Une matinée de novembre 2017, à la librairie Nemo: une rencontre proposée aux bibliothécaires et ​aux clients​ pour leur présenter Mathilde Chèvre, directrice des éditions Le port a jauni, éditeur d’albums et de poésie bilingues français-arabe. Un vrai moment de grâce que ​Geneviève Fransolet ​a souhaité ​prolonger par l’interview ​de cette éditrice passionnante. ​

GENEVIÈVE FRANSOLET:​ ​Tout d’abord, pouvez-vous nous expliquer d’où vient le choix du nom Le port a jauni?
MATHILDE CHÈVRE:​ ​Il faut s’asseoir au bord du Vieux Port à Marseille, juste après la pluie. La ville est lavée, la mer flotte sous les pieds, elle est Méditerranée, une eau qui relie les terres, une grande ronde, je pense à Alger, Alexandrie, Beyrouth et à ceux qui regardent la mer là-bas… Retour à Marseille, juste après la pluie, le soleil a surgi et le port a jauni…

​GENEVIÈVE FRANSOLET:​ ​Vous voulez bien nous parler de votre parcours​?​
MATHILDE CHÈVRE:​ Mon parcours personnel​?… J’ai respiré mes premières goulées d’air à Bougara en Algérie où mes parents travaillaient dans l’agriculture, c’était l’époque de la réforme agraire. J’ai entendu chanter la langue arabe ces années-là, et puis j’ai oublié. Ensuite j’ai grandi dans une ancienne ferme de Cerdagne, dans les Pyrénées orientales, haut dans la montagne où j’ai beaucoup gambadé, écouté le chant du monde et rêvé d’ailleurs. Le temps était long, les espaces étaient vastes, mon corps était puissant. Le jour où je suis partie, j’étais prête à marcher à grands pas, j’ai fait de grandes enjambées et j’ai traversé la mer.

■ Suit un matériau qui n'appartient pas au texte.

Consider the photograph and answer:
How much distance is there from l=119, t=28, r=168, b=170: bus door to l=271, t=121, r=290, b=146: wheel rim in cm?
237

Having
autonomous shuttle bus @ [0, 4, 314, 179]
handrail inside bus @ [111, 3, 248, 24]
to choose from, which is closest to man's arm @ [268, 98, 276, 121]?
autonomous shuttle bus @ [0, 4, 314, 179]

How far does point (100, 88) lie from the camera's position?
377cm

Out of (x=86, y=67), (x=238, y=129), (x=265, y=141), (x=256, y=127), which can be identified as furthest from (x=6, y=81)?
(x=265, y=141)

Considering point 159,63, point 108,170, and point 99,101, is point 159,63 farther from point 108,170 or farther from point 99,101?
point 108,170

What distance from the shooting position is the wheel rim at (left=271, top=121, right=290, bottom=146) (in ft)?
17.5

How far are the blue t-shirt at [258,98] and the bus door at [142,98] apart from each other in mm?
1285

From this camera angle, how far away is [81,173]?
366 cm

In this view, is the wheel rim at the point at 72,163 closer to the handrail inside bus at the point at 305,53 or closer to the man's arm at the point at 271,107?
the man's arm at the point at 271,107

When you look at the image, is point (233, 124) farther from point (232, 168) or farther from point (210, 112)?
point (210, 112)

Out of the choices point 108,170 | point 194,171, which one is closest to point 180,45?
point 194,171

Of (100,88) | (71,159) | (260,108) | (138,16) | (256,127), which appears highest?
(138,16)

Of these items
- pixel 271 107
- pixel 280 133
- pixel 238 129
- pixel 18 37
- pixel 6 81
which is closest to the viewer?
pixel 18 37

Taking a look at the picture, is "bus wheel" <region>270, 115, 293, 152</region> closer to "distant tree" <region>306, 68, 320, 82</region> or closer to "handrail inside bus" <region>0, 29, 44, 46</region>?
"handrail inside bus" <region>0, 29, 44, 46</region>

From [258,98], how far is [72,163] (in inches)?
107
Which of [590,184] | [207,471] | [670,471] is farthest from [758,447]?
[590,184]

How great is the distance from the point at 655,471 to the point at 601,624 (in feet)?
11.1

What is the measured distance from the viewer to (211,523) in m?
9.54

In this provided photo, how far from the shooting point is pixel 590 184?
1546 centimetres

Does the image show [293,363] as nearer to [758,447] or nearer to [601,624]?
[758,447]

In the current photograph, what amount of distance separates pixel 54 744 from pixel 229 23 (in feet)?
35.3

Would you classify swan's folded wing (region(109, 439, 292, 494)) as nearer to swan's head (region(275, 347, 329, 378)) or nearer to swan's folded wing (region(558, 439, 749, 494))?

GENEVIÈVE FRANSOLET:​ ​Pour aller où?​
​MATHILDE CHÈVRE:​ Au Caire. ​Quand j​’y suis arrivée pour la première fois, j’avais une vingtaine d’années et je suis née une deuxième fois. J’ai appris l’arabe goulument, j’ai dessiné le balayeur de poussière, les gens, les​ ​bruits, les toits du Caire. Tout redevenait un tout. Et commence alors le parcours en poésie. Lorsqu’on apprend l’arabe, on plonge dans la poésie et on l’apprend par coeur. Dès ma première année d’études arabes au Caire, j’apprends les Roubaiyat ou quatrains de Salah Jahine écrits en dialecte égyptien, par coeur. Une plongée dans l’Égypte populaire et savante, le peuple des blagues​ ​au «sang léger» est là, poème après poème qui toujours se termine par «Bizarre, bizarre!!!» La deuxième année, la nostalgie du café, du pain, des caresses de la mère, par coeur, la poésie de Mahmoud Darwich et la conscience politique, la lutte pour la cause palestinienne, l’impossible insouciance. La troisième année, les Mu‘allaqât, par coeur; ce sont de longues odes à la rime unique, écrites dans le désert avant l’émergence de l’Islam. Les poètes les déclamaient en joutes oratoires pour l’honneur de leur tribu. Je pars une année à Damas pour les étudier, un vieux monsieur me les récite pour m’y donner accès, il répète sans expliquer jusqu’à ce que l’image me vienne. Le mot mu‘allaqât signifie «les suspendues», suspendues au grand tissu sur lequel elles étaient écrites ou suspendues au ciel tant leur poésie est élevée. Petit à petit, je les déclame et pour la première fois, je vois l’image dans les mots. Les traces du vent sur le sable, les traces du temps et de la tribu passés, crottes de gazelle et bois calciné, les traînées de pas que le pan des robes efface, les lambeaux de chair de la chamelle sacrifiée, la sensualité de l’amour en baldaquin doré, la pluie, l’orage, la course, les feux, la nuit… Tout est image, et pourtant ce sont des mots.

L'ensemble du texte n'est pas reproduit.